ยป Gallery / 2005 / Costa Rica and Galapagos /

Manuel Antonio

The monkey time

We picked Costa Rica because Eric wanted to see monkeys. When we met to build this trip around the Galapagos cruise the conversation kept getting directed back to monkeys. Monkeys monkeys monkeys.

So we broke down and told Eric about this beach on Costa Rica’s Pacific coast where the monkeys race from the treeline to the beach to steal people’s food. Six months later Manuel Antonio ended up being the first stop on our tour.

Lodging


We stayed at La Mariposa, one of the top-rated hotels just off the crowded main road that runs above the coast. It’s a well-run operation, but the room rates are just this side of astronomical.

Manuel Antonio: We Got Your Monkeys Right Here

Our first monkey sighting was a lone howler croaking his disapproval from the treetops as we entered the butterfly farm that first morning. Walking down to the beach later in the day we were puzzled by signs tacked to trees claiming sponsorship of monkey bridges – kids and elementary-school classes in the US were sending money to Manuel Antonio to support the monkeys, but I couldn’t figure out where the money was going. There weren’t any bridges that I could see, just telephone and electrical wires above the road.



Okay, so some of those wires were actually ropes put there to help the endangered squirrel monkeys make it to the water without being run over or electrocuted. The bridges are maintained by Kids Saving the Rainforest, a non-profit founded by 9-year-old girls to educate humans and assist monkeys.

On our way back uphill from the beach we came across a troop of white-faced capuchins crossing the road to raid a stand of plantain and fruit trees.

Manuel Antonio National Park

The main draw of this part of Costa Rica is the national park, 1680 acres of forest and beach set aside in 1972 as a buffer from all the hotel and condo development sprouting around Manuel Antonio.



Alberto, our guide, had comprehensive knowledge of the plants and animals in the park along with a good eye for spotting wildlife.



While Alberto was very helpful in identifying birds and plants, we were able to spot the capuchin monkeys on our own.
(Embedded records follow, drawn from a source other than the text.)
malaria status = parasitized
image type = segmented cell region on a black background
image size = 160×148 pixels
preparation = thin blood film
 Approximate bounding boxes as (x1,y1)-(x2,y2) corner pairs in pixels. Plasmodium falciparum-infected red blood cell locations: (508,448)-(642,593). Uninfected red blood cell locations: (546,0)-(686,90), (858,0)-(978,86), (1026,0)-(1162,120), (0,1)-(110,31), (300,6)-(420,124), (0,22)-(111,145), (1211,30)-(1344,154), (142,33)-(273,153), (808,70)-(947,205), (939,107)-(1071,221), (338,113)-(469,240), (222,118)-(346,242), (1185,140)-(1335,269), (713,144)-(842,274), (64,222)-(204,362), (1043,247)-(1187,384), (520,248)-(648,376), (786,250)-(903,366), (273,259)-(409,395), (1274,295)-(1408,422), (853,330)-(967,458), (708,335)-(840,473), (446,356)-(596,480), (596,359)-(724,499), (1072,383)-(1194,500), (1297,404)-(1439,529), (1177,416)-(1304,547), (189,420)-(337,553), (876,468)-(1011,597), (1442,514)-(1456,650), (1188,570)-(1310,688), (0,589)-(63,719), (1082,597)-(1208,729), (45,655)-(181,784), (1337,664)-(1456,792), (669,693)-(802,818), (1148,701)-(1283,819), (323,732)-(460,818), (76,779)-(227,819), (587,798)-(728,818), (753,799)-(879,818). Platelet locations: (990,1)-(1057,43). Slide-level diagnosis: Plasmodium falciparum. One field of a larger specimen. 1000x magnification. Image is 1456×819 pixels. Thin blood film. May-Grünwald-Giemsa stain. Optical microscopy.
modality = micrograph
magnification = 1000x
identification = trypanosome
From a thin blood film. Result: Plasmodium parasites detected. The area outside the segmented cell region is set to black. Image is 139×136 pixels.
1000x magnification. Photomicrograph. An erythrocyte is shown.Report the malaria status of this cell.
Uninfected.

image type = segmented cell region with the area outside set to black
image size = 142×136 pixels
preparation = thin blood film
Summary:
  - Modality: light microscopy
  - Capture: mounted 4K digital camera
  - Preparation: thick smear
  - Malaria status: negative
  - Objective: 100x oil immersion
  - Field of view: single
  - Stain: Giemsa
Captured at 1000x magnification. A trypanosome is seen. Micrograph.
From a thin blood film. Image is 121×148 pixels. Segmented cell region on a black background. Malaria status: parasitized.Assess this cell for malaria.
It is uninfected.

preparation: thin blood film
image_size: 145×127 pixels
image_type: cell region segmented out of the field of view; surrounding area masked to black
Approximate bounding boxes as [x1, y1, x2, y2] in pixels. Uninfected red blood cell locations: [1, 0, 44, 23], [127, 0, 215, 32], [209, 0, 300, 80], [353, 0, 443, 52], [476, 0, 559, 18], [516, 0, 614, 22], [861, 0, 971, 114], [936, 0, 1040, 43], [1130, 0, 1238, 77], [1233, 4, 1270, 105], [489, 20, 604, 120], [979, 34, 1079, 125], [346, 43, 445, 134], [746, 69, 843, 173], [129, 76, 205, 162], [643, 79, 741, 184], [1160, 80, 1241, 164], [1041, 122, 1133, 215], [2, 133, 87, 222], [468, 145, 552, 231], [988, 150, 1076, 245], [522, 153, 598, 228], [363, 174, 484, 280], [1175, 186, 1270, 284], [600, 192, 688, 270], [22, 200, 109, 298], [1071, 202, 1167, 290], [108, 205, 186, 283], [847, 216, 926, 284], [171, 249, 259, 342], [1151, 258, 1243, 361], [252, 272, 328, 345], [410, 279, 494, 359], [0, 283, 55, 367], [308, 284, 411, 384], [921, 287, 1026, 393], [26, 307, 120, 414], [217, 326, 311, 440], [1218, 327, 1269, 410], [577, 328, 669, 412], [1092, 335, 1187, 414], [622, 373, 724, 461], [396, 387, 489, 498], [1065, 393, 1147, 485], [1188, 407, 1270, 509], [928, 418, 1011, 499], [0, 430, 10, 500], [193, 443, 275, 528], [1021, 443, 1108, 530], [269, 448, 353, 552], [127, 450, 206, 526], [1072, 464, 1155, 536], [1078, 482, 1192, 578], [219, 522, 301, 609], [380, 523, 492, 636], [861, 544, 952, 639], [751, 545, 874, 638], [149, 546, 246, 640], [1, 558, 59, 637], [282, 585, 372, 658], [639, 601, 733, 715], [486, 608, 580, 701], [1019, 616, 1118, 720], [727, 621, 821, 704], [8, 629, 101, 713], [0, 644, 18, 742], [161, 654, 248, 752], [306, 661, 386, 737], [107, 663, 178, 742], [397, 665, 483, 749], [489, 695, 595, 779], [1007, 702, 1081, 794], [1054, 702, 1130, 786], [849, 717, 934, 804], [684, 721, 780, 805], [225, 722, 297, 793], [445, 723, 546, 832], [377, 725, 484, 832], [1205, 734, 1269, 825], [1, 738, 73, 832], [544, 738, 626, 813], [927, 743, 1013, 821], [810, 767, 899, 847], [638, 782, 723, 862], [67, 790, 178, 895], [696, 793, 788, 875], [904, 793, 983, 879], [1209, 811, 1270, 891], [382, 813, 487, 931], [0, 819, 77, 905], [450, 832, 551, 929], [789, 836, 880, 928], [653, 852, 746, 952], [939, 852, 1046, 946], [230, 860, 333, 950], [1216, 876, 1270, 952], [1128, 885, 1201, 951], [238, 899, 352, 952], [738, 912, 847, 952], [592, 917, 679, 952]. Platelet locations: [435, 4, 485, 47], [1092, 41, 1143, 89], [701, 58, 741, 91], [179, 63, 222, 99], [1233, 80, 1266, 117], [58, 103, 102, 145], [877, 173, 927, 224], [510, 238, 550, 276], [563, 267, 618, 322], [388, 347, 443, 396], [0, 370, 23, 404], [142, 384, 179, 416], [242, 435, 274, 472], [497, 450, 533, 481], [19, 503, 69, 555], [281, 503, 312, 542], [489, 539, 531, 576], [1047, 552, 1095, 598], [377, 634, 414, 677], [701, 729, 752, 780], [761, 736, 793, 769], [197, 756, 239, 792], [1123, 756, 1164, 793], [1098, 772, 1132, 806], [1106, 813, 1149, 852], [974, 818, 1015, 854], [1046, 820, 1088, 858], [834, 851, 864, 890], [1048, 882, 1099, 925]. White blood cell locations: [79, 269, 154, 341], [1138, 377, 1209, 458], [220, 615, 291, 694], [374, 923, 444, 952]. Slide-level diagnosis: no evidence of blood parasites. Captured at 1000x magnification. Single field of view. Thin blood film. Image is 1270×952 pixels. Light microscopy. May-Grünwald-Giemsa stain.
We happened upon about a dozen of the little guys crossing over the footpath to reach the beach and steal lunches from the local sunbathers.



The monkeys aren’t the only story at the national park – plenty of unusual birds, land animals and plants make the park their home. I scratched out a list as we walked: yellow-crested night heron, brown pelican, Tennessee warbler, bats, agouti, greenback heron, crested flycatcher, osprey, jesus lizard.



Soon after our encounter with the monkey troop Cindy spotted a lump of fur high in the treetops. Alberto’s telescope revealed a two-toed sloth napping on a branch. We lined up for scope-assisted photos.


Alberto soon located a knot of matted hair in another tree – a three-toed sloth, the two-toed’s little cousin.

Hygiene is important. This guy looked awful compared to the two-toed. Algae had tinted his fur green, and we speculated on the self-respect levels among the sloth family.

A few days later we’d discover that algae’s not the only thing along for the slow ride on one of these creatures.

The pool bar



We made good use of the infinity pool at La Mariposa, sliding up to the bar each night to watch the sun set.

Bonus monkey


We’d seen plenty of capuchins and been berated by howlers but missed the endangered red-backed squirrel monkeys entirely. Undaunted, Melanie snuck out early on our last morning at La Mariposa and tracked down a family of squirrel monkeys headed for the beach and breakfast.